Деду Мохе казалось, что завязал он петлю не по собственной воле. Для чего ему помирать, когда можно всласть попользоваться жирной осенней рыбой? Леший подкинул ему этот капроновый шнур. И по длине подходящий и скользкий — не надо намыливать. В самый раз для петли. О боге дед Моха не думал, не веровал, знать он его не знал. Нечистую же силу признавал как сущую, необоримую первопричину всех неудач, ошибок и тягостей жизни. Кто попутал его толкнуть камень на голову Петьки Енакиева? Хотел он Петькиной смерти? Да нет же, совсем не хотел. Бес попутал. А кто же еще? Кто его подстрекнул сигануть в чащобу во время лесоповала, под выстрелы охраны и после давать стрекача трое суток без передышки — без смысла, без цели, без самой малой надежды спастись? Бес подстрекнул. Кто изломал, истоптал, испоганил жизнь Ивана Савельича Силина, кто его превратил в деда Моху? Все он же, нечистый, падлюка… Вот теперь подбросил веревку. Дед Моха петлю завязал, чтобы нечистому угодить, поладить с ним. Но воспользоваться петлей он не торопился.

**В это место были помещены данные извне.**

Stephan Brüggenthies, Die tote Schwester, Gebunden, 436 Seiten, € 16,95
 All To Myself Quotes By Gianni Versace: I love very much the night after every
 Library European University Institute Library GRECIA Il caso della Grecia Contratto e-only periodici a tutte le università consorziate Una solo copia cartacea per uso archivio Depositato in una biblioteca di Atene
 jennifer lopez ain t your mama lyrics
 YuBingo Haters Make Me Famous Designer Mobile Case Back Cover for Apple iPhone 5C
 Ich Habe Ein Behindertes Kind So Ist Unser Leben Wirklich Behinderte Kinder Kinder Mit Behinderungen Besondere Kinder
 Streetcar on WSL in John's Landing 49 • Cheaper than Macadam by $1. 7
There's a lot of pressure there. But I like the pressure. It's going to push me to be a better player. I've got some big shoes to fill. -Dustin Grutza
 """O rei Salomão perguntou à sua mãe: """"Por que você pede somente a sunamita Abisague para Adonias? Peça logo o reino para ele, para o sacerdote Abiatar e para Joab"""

Ночью ему не спалось. Задувал ветер с северо-востока, молчавшие весь сентябрь березы всхлипывали и рыдали навзрыд. Урчала река в заездке. Дед Моха думал, что было бы, если бы Петька Енакиев остался живой, а он бы хрястнулся тогда с прижима… «Так-то ладнее бы было», — думал дед Моха. Он представлял себе Петькину жизнь, но представить не мог. Что-то грезилось ему синее с золотым. Он думал о море, но моря представить не мог, чуть-чуть не дошел, бес попутал. Что рисовало воображение деду — это контр-адмирала. Контр-адмирал приезжал к родителям, старикам, кочуринским жителям, — весь темно-синий и золотой. Он приходил к деду Мохе в избу и спрашивал про охоту и про рыбалку. Дед Моха невнятно, несвязно ему отвечал. Контр-адмирал напоминал ему чем-то Петьку Енакиева. Дед Моха боялся, не бес ли это снова шутит над ним. Контр-адмирал сказал ему наконец: «Ну, дед, тебя не поймешь без пол-литра». Он предложил деду выпить. Но водку пить дед не умел. Контр-адмирал посмеялся: «Да, сильна в тебе семейская жила. А я вот нарушил обет».

…Наутро дуло вовсю, поливало дождем, срывало с берез последние листья. Раскачивалась на голом суку петля. Дед не взглянул на нее. Он спустился к заездку, прочистил колом бердо, его забило за ночь листьями. Заездок еле держал прибывшую воду. Толклись у преграды хариусы и ленки, но пока что немного. С десяток рыб трепыхалось в желобе. Дед открыл заглушку, пустил их в реку — они поплыли вверх животами, глотнули воздуху.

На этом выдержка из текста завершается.